The problem ->
Find how many lines in the material hold the word "生活輔導組", then state that number and nothing more.

Given entries ->
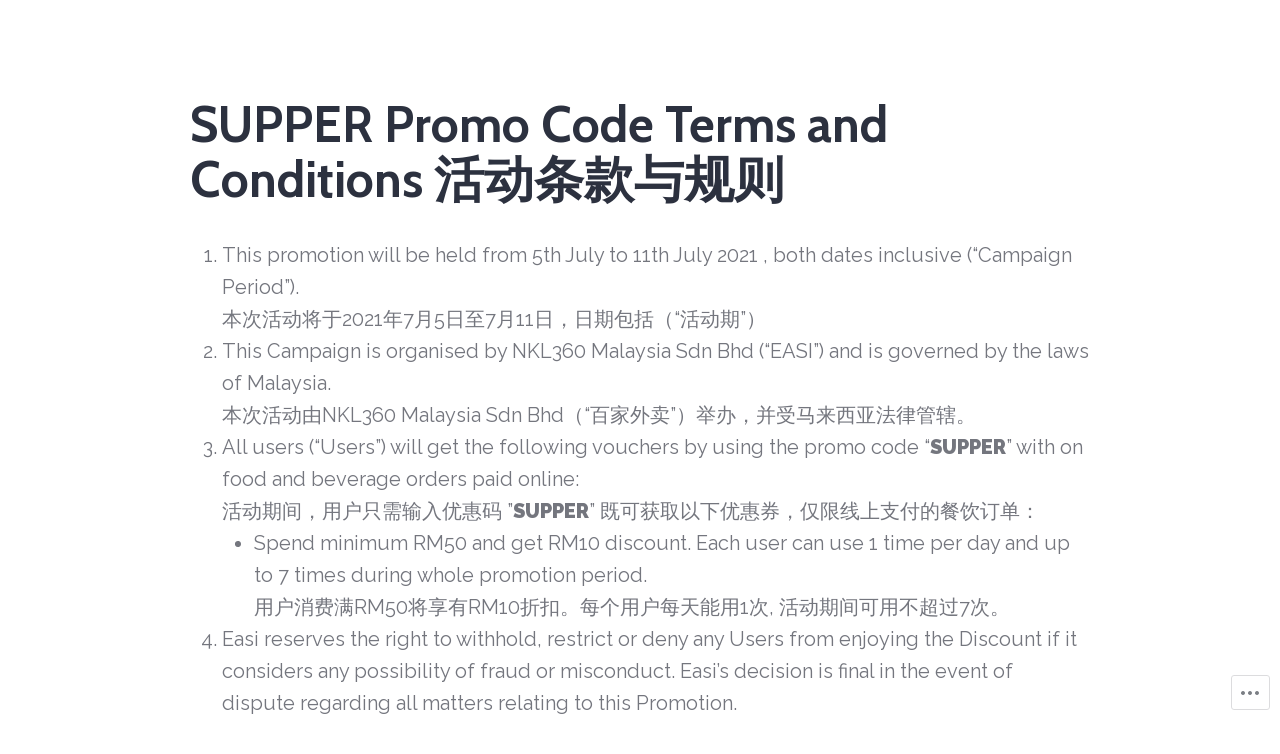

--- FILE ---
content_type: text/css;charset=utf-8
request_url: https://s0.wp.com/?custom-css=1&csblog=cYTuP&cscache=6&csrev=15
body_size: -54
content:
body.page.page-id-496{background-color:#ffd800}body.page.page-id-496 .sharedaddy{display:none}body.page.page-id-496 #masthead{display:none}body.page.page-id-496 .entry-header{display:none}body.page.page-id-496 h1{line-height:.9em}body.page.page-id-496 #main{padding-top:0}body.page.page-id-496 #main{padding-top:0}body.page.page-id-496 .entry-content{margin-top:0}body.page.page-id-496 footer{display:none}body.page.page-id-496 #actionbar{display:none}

==

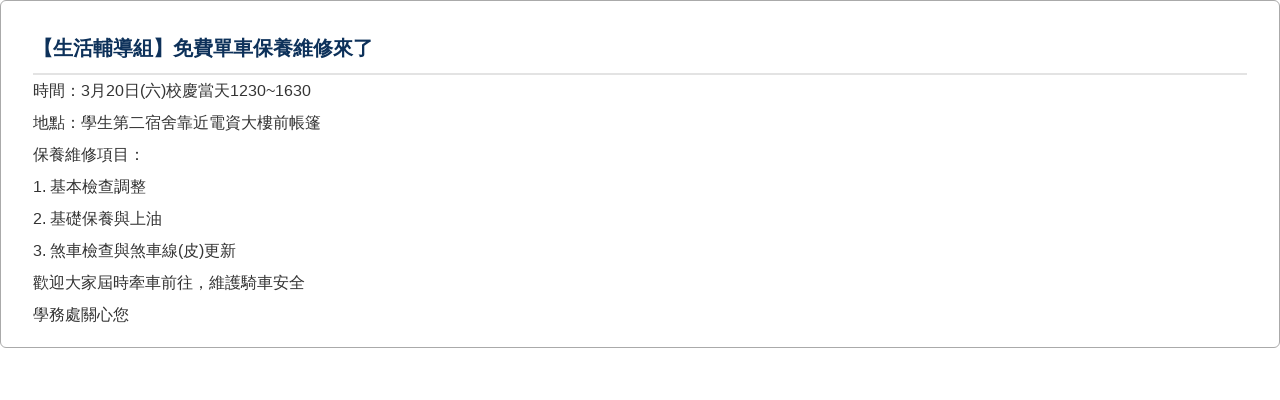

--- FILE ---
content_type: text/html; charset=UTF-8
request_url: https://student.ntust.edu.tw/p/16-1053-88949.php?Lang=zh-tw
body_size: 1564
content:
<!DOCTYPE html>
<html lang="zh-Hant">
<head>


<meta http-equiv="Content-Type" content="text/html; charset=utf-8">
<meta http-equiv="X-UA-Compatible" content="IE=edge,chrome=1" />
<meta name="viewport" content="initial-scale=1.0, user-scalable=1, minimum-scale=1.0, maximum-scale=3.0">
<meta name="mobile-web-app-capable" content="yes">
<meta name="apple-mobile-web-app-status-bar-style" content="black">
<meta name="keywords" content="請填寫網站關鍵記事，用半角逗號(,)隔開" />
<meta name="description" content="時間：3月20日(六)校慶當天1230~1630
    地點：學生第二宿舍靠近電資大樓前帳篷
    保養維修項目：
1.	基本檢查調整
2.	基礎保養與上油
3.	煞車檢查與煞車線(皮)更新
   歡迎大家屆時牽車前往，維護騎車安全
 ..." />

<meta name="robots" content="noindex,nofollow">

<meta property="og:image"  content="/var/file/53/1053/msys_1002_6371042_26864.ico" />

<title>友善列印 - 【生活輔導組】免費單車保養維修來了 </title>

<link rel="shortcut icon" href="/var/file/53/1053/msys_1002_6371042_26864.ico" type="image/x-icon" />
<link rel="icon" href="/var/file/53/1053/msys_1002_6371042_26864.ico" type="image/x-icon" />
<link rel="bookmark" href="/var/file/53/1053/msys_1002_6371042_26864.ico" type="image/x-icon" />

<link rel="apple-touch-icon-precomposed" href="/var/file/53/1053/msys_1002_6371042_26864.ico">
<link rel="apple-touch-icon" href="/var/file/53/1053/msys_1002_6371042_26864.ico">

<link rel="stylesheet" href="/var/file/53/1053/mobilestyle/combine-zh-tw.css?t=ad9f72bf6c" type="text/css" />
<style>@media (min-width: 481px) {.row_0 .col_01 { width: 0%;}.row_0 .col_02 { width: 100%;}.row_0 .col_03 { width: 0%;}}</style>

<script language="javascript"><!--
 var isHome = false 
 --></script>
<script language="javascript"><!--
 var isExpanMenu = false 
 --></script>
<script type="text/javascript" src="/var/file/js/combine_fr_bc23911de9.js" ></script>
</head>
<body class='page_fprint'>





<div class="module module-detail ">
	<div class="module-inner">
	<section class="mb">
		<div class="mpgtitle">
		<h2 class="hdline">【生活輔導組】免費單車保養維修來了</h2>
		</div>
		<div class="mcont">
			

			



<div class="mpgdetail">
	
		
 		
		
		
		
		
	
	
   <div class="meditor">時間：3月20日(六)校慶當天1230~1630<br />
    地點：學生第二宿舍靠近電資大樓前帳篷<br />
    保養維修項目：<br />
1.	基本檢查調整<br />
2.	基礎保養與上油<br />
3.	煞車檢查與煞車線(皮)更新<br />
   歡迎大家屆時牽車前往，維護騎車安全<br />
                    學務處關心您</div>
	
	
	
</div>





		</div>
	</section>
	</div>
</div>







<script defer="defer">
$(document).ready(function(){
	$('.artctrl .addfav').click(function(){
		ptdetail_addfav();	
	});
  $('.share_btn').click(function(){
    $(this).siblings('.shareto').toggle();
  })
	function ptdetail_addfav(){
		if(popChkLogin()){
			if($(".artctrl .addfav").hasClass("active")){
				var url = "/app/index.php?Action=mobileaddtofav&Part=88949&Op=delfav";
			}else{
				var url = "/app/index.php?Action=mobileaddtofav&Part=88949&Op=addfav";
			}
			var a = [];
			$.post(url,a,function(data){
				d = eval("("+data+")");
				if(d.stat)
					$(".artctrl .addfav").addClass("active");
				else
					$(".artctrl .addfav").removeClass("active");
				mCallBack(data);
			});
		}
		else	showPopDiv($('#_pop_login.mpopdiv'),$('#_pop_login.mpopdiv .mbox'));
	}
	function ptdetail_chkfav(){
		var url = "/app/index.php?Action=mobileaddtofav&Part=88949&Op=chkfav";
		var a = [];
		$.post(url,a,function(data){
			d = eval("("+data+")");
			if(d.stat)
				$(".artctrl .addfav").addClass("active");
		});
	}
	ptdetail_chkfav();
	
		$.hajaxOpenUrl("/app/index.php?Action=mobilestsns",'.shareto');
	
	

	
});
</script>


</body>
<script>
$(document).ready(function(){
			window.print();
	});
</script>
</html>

---

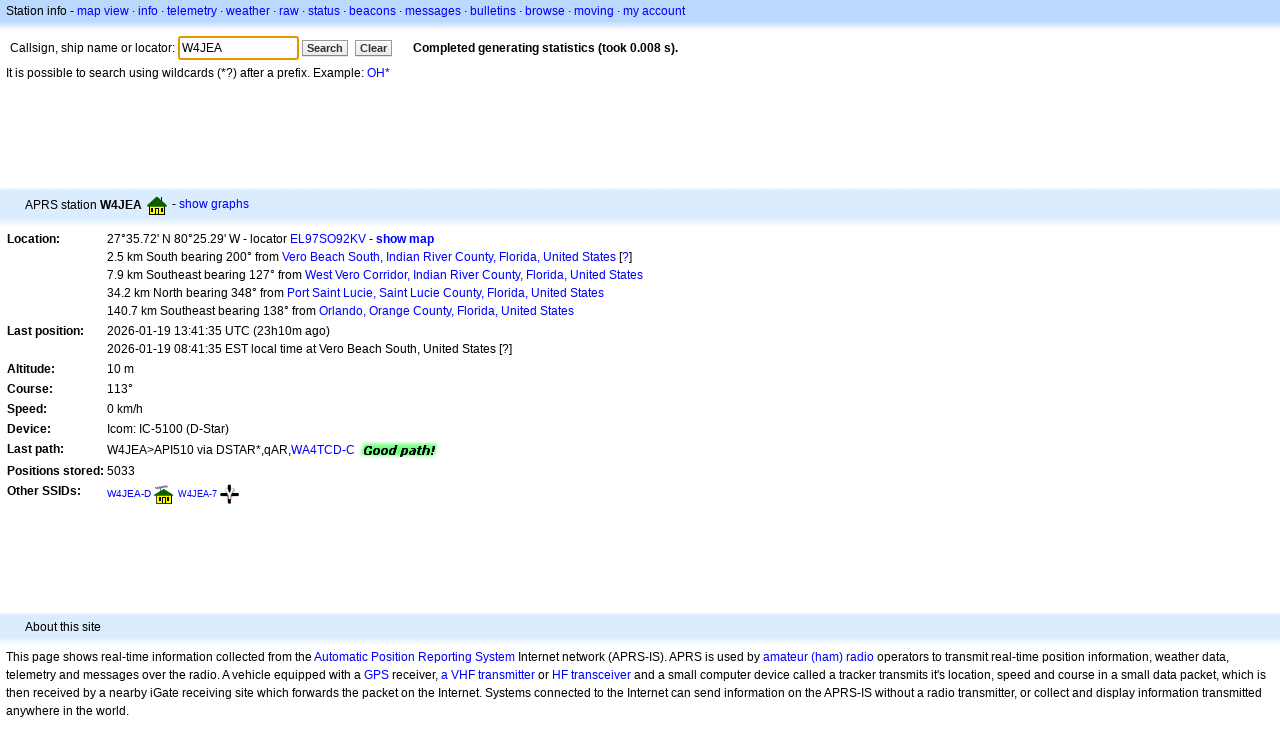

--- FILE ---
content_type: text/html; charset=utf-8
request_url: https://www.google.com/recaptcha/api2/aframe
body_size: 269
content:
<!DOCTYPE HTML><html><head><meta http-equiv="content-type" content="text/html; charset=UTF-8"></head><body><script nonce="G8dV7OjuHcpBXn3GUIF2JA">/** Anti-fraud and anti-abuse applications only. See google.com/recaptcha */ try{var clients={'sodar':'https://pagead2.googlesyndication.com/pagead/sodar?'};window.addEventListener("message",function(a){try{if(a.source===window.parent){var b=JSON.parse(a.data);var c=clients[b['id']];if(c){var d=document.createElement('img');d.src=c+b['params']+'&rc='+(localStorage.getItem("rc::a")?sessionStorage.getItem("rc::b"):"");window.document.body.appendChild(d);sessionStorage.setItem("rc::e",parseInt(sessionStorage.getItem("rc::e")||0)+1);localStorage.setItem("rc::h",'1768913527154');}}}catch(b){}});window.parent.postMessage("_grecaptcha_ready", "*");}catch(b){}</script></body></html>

Written answer ->
2